| Text block |
- - - -
A question about update(I think it should be added to our faq).
Li
fender0107401 at gmail.com
Fri Dec 26 17:55:20 UTC 2008
Thank you very much for the reply,
:)
Your explanation is very well,
but I have another related question:
If I use ccache, whether should I use "ccache -C" to clean up the
compilation time cache?
I think the cache will cause some trouble, if don't clean it.
On Thu, 2008-12-25 at 10:16 +0000, Matthew Seaman wrote:
> Li wrote:
>
> > The question is:
> >
> > If I update system from release_6.1 to release_7.0, whether I should
> > re-compile every ports use the "portupgrade -af" command.
> >
> > Somebody told me "yes", "no" or "recommendatory", but they have not give
> > me any explanation, so I am confused about it.
>
> Something like this as an answer to the FAQ?
>
> The answer is definitely "yes" -- while a 7.0 system will run with
> software compiled under 6.1, you will end up with stuff randomly
> crashing and failing to work once you start installing other ports or
> updating a portion of what you already have.
>
> The simple reason is that software compiled for 6.1 will link against
> libc.so.6 and software compiled on 7.0 will link against libc.so.7 --
> this includes other shlibs, loadable modules etc. which themselves can be
> linked against or loaded by end-user applications. Applications that
> ultimately try to load two different versions of libc.so tend to have
> short and unhappy lives.
- - - -
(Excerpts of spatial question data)
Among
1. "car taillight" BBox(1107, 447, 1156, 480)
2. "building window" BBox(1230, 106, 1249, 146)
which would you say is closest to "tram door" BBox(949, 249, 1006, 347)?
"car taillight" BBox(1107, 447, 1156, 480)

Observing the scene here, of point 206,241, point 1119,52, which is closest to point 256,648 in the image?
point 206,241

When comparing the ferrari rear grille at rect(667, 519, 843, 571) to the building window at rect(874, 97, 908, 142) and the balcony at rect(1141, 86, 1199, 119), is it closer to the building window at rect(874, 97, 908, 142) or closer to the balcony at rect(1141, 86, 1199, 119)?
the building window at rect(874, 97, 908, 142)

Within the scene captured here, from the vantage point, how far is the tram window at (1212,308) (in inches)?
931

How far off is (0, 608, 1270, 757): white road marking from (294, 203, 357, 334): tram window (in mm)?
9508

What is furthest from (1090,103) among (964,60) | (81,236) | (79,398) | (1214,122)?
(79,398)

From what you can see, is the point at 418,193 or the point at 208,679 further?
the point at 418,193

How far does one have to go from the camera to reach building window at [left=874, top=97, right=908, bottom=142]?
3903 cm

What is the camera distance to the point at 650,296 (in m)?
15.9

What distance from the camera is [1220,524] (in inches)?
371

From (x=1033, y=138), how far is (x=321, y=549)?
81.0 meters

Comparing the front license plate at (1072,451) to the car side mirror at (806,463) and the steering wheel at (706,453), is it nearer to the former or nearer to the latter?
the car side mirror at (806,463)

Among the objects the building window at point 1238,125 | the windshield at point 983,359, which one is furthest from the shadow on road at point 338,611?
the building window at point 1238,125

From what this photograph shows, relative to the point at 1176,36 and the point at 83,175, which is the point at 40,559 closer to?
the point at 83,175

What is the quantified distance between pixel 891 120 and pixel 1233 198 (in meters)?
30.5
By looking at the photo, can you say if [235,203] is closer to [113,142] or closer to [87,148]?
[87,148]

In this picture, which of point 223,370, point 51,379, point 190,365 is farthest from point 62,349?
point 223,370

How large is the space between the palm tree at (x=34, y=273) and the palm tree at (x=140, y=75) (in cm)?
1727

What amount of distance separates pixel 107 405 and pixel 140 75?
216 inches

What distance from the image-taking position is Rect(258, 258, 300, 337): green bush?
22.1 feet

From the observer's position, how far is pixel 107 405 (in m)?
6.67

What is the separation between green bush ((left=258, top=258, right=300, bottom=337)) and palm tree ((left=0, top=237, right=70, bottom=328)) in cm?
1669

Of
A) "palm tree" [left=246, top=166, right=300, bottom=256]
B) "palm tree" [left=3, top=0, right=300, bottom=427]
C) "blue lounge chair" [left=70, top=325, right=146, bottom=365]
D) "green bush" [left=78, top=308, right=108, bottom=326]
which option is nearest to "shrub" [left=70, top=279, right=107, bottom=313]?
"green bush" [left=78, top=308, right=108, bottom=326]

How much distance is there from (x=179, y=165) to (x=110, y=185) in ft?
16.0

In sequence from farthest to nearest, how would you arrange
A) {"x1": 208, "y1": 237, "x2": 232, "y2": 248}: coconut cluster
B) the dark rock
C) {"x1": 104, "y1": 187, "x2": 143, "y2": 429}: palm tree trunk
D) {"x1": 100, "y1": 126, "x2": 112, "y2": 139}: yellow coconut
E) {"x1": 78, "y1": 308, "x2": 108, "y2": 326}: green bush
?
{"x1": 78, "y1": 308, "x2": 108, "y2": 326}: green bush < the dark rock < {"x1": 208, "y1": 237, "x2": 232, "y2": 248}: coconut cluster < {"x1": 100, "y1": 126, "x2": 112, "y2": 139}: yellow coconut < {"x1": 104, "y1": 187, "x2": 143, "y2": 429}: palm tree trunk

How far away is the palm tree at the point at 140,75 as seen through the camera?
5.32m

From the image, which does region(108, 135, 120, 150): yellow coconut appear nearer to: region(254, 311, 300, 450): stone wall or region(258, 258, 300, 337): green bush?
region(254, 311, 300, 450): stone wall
- - - -
| Goal |
In the mailing list message about recompiling ports after a system update, quote the passage between "A question about" and "compilation time cache?", inclusive.

| Output of the exercise |
A question about update(I think it should be added to our faq).
Li
fender0107401 at gmail.com
Fri Dec 26 17:55:20 UTC 2008
Thank you very much for the reply,
:)
Your explanation is very well,
but I have another related question:
If I use ccache, whether should I use "ccache -C" to clean up the
compilation time cache?